The trip starts Friday night in Montgomery with viewing of the documentary series “Eyes on the Prize,” and a keynote speech from Sheyann Webb-Christburg, author and eyewitness of Bloody Sunday. On Saturday, the group will head to the First Baptist Church in Selma where students began the march to Montgomery.

Participants will march across the Edmund Pettus Bridge before returning to Montgomery to tour a variety of locations, including the Civil Rights Memorial Center, the Alabama Department of Archives and History, the Equal Justice Initiative Legacy Museum: From enslavement to mass incarceration, and the Interpretive Center at Alabama State University. Those on the trip will spend Saturday night listening to EJI Legacy Museum founder and social justice lawyer Bryan Stevenson before breaking off into groups to discuss their experiences.

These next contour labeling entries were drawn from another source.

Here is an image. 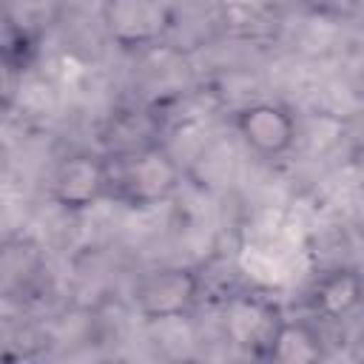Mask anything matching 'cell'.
<instances>
[{
    "instance_id": "277c9868",
    "label": "cell",
    "mask_w": 364,
    "mask_h": 364,
    "mask_svg": "<svg viewBox=\"0 0 364 364\" xmlns=\"http://www.w3.org/2000/svg\"><path fill=\"white\" fill-rule=\"evenodd\" d=\"M51 202L65 213H85L108 199V156L97 151L65 154L48 179Z\"/></svg>"
},
{
    "instance_id": "7a4b0ae2",
    "label": "cell",
    "mask_w": 364,
    "mask_h": 364,
    "mask_svg": "<svg viewBox=\"0 0 364 364\" xmlns=\"http://www.w3.org/2000/svg\"><path fill=\"white\" fill-rule=\"evenodd\" d=\"M202 299V276L185 264H162L142 273L131 287V304L145 321L188 318Z\"/></svg>"
},
{
    "instance_id": "52a82bcc",
    "label": "cell",
    "mask_w": 364,
    "mask_h": 364,
    "mask_svg": "<svg viewBox=\"0 0 364 364\" xmlns=\"http://www.w3.org/2000/svg\"><path fill=\"white\" fill-rule=\"evenodd\" d=\"M358 301H361V279L353 267H338L318 276L307 296L310 313L324 321H338L350 316L358 307Z\"/></svg>"
},
{
    "instance_id": "9c48e42d",
    "label": "cell",
    "mask_w": 364,
    "mask_h": 364,
    "mask_svg": "<svg viewBox=\"0 0 364 364\" xmlns=\"http://www.w3.org/2000/svg\"><path fill=\"white\" fill-rule=\"evenodd\" d=\"M23 74H26V60L14 48L0 46V114L14 105L23 85Z\"/></svg>"
},
{
    "instance_id": "6da1fadb",
    "label": "cell",
    "mask_w": 364,
    "mask_h": 364,
    "mask_svg": "<svg viewBox=\"0 0 364 364\" xmlns=\"http://www.w3.org/2000/svg\"><path fill=\"white\" fill-rule=\"evenodd\" d=\"M108 156V199L131 208L151 210L176 196L182 185V165L165 142H148Z\"/></svg>"
},
{
    "instance_id": "3957f363",
    "label": "cell",
    "mask_w": 364,
    "mask_h": 364,
    "mask_svg": "<svg viewBox=\"0 0 364 364\" xmlns=\"http://www.w3.org/2000/svg\"><path fill=\"white\" fill-rule=\"evenodd\" d=\"M173 0H102V26L122 51H142L173 28Z\"/></svg>"
},
{
    "instance_id": "5b68a950",
    "label": "cell",
    "mask_w": 364,
    "mask_h": 364,
    "mask_svg": "<svg viewBox=\"0 0 364 364\" xmlns=\"http://www.w3.org/2000/svg\"><path fill=\"white\" fill-rule=\"evenodd\" d=\"M233 131L250 154L262 159H282L296 145L299 122L290 108L270 100H256L233 114Z\"/></svg>"
},
{
    "instance_id": "ba28073f",
    "label": "cell",
    "mask_w": 364,
    "mask_h": 364,
    "mask_svg": "<svg viewBox=\"0 0 364 364\" xmlns=\"http://www.w3.org/2000/svg\"><path fill=\"white\" fill-rule=\"evenodd\" d=\"M324 355V344H321V333L310 324V321H290L282 318L267 361H287V364H304V361H318Z\"/></svg>"
},
{
    "instance_id": "8992f818",
    "label": "cell",
    "mask_w": 364,
    "mask_h": 364,
    "mask_svg": "<svg viewBox=\"0 0 364 364\" xmlns=\"http://www.w3.org/2000/svg\"><path fill=\"white\" fill-rule=\"evenodd\" d=\"M282 318V310L259 296H236L225 310V327L233 344L256 358H267Z\"/></svg>"
}]
</instances>
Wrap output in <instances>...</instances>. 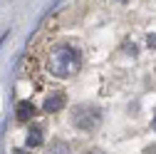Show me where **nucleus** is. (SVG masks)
Wrapping results in <instances>:
<instances>
[{
  "mask_svg": "<svg viewBox=\"0 0 156 154\" xmlns=\"http://www.w3.org/2000/svg\"><path fill=\"white\" fill-rule=\"evenodd\" d=\"M12 154H30L27 149H12Z\"/></svg>",
  "mask_w": 156,
  "mask_h": 154,
  "instance_id": "9",
  "label": "nucleus"
},
{
  "mask_svg": "<svg viewBox=\"0 0 156 154\" xmlns=\"http://www.w3.org/2000/svg\"><path fill=\"white\" fill-rule=\"evenodd\" d=\"M82 67V52L77 50L74 45L69 42H62V45H55L47 55V72L52 77H72L77 75Z\"/></svg>",
  "mask_w": 156,
  "mask_h": 154,
  "instance_id": "1",
  "label": "nucleus"
},
{
  "mask_svg": "<svg viewBox=\"0 0 156 154\" xmlns=\"http://www.w3.org/2000/svg\"><path fill=\"white\" fill-rule=\"evenodd\" d=\"M35 114H37V107L30 100H20V102L15 105V117L20 119V122H30Z\"/></svg>",
  "mask_w": 156,
  "mask_h": 154,
  "instance_id": "4",
  "label": "nucleus"
},
{
  "mask_svg": "<svg viewBox=\"0 0 156 154\" xmlns=\"http://www.w3.org/2000/svg\"><path fill=\"white\" fill-rule=\"evenodd\" d=\"M72 124L82 132H94L102 124V109L94 105H77L72 109Z\"/></svg>",
  "mask_w": 156,
  "mask_h": 154,
  "instance_id": "2",
  "label": "nucleus"
},
{
  "mask_svg": "<svg viewBox=\"0 0 156 154\" xmlns=\"http://www.w3.org/2000/svg\"><path fill=\"white\" fill-rule=\"evenodd\" d=\"M87 154H94V152H87Z\"/></svg>",
  "mask_w": 156,
  "mask_h": 154,
  "instance_id": "12",
  "label": "nucleus"
},
{
  "mask_svg": "<svg viewBox=\"0 0 156 154\" xmlns=\"http://www.w3.org/2000/svg\"><path fill=\"white\" fill-rule=\"evenodd\" d=\"M116 3H126V0H116Z\"/></svg>",
  "mask_w": 156,
  "mask_h": 154,
  "instance_id": "11",
  "label": "nucleus"
},
{
  "mask_svg": "<svg viewBox=\"0 0 156 154\" xmlns=\"http://www.w3.org/2000/svg\"><path fill=\"white\" fill-rule=\"evenodd\" d=\"M146 45H149L151 50H156V35H149V37H146Z\"/></svg>",
  "mask_w": 156,
  "mask_h": 154,
  "instance_id": "7",
  "label": "nucleus"
},
{
  "mask_svg": "<svg viewBox=\"0 0 156 154\" xmlns=\"http://www.w3.org/2000/svg\"><path fill=\"white\" fill-rule=\"evenodd\" d=\"M47 154H72V149H69V144L67 142H52L50 147H47Z\"/></svg>",
  "mask_w": 156,
  "mask_h": 154,
  "instance_id": "6",
  "label": "nucleus"
},
{
  "mask_svg": "<svg viewBox=\"0 0 156 154\" xmlns=\"http://www.w3.org/2000/svg\"><path fill=\"white\" fill-rule=\"evenodd\" d=\"M151 129H154V132H156V117H154V119H151Z\"/></svg>",
  "mask_w": 156,
  "mask_h": 154,
  "instance_id": "10",
  "label": "nucleus"
},
{
  "mask_svg": "<svg viewBox=\"0 0 156 154\" xmlns=\"http://www.w3.org/2000/svg\"><path fill=\"white\" fill-rule=\"evenodd\" d=\"M124 50H126V52H131V55H136V45H129V42H126V45H124Z\"/></svg>",
  "mask_w": 156,
  "mask_h": 154,
  "instance_id": "8",
  "label": "nucleus"
},
{
  "mask_svg": "<svg viewBox=\"0 0 156 154\" xmlns=\"http://www.w3.org/2000/svg\"><path fill=\"white\" fill-rule=\"evenodd\" d=\"M65 105H67L65 92H50L47 97H45V102H42V109H45L47 114H52V112H60V109H65Z\"/></svg>",
  "mask_w": 156,
  "mask_h": 154,
  "instance_id": "3",
  "label": "nucleus"
},
{
  "mask_svg": "<svg viewBox=\"0 0 156 154\" xmlns=\"http://www.w3.org/2000/svg\"><path fill=\"white\" fill-rule=\"evenodd\" d=\"M42 127L40 124H32L30 129H27V137H25V147L27 149H35V147H40L42 144Z\"/></svg>",
  "mask_w": 156,
  "mask_h": 154,
  "instance_id": "5",
  "label": "nucleus"
}]
</instances>
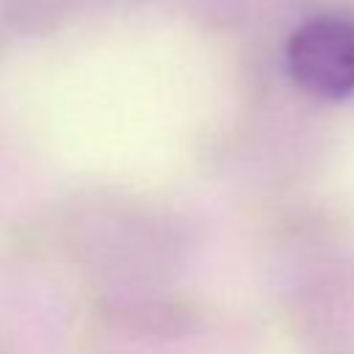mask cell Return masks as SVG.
Returning a JSON list of instances; mask_svg holds the SVG:
<instances>
[{
	"label": "cell",
	"mask_w": 354,
	"mask_h": 354,
	"mask_svg": "<svg viewBox=\"0 0 354 354\" xmlns=\"http://www.w3.org/2000/svg\"><path fill=\"white\" fill-rule=\"evenodd\" d=\"M293 86L315 100L337 102L354 94V22L324 14L301 22L285 44Z\"/></svg>",
	"instance_id": "6da1fadb"
}]
</instances>
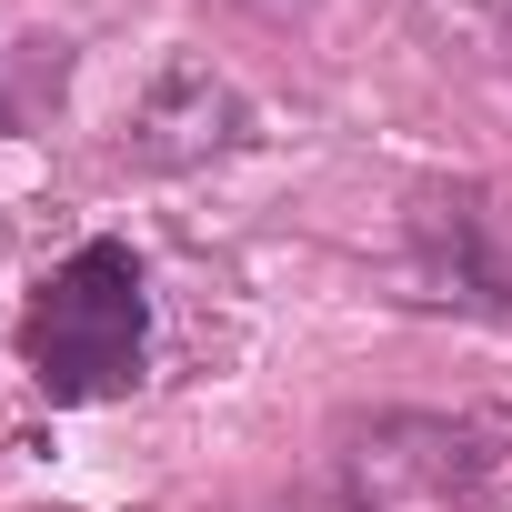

Those smaller sessions will be led by university diversity, equity and inclusion directors.

“I am so happy to be given the opportunity to go to Selma,” Bogan said in a press release. “I believe that going to see things such as the Edmund Pettus Bridge will really shine light on a new perspective for me. It’s one thing to learn about events and another to really be in the environment where said events actually happened. I’m excited for the knowledge and further understanding I’ll gain from this trip.”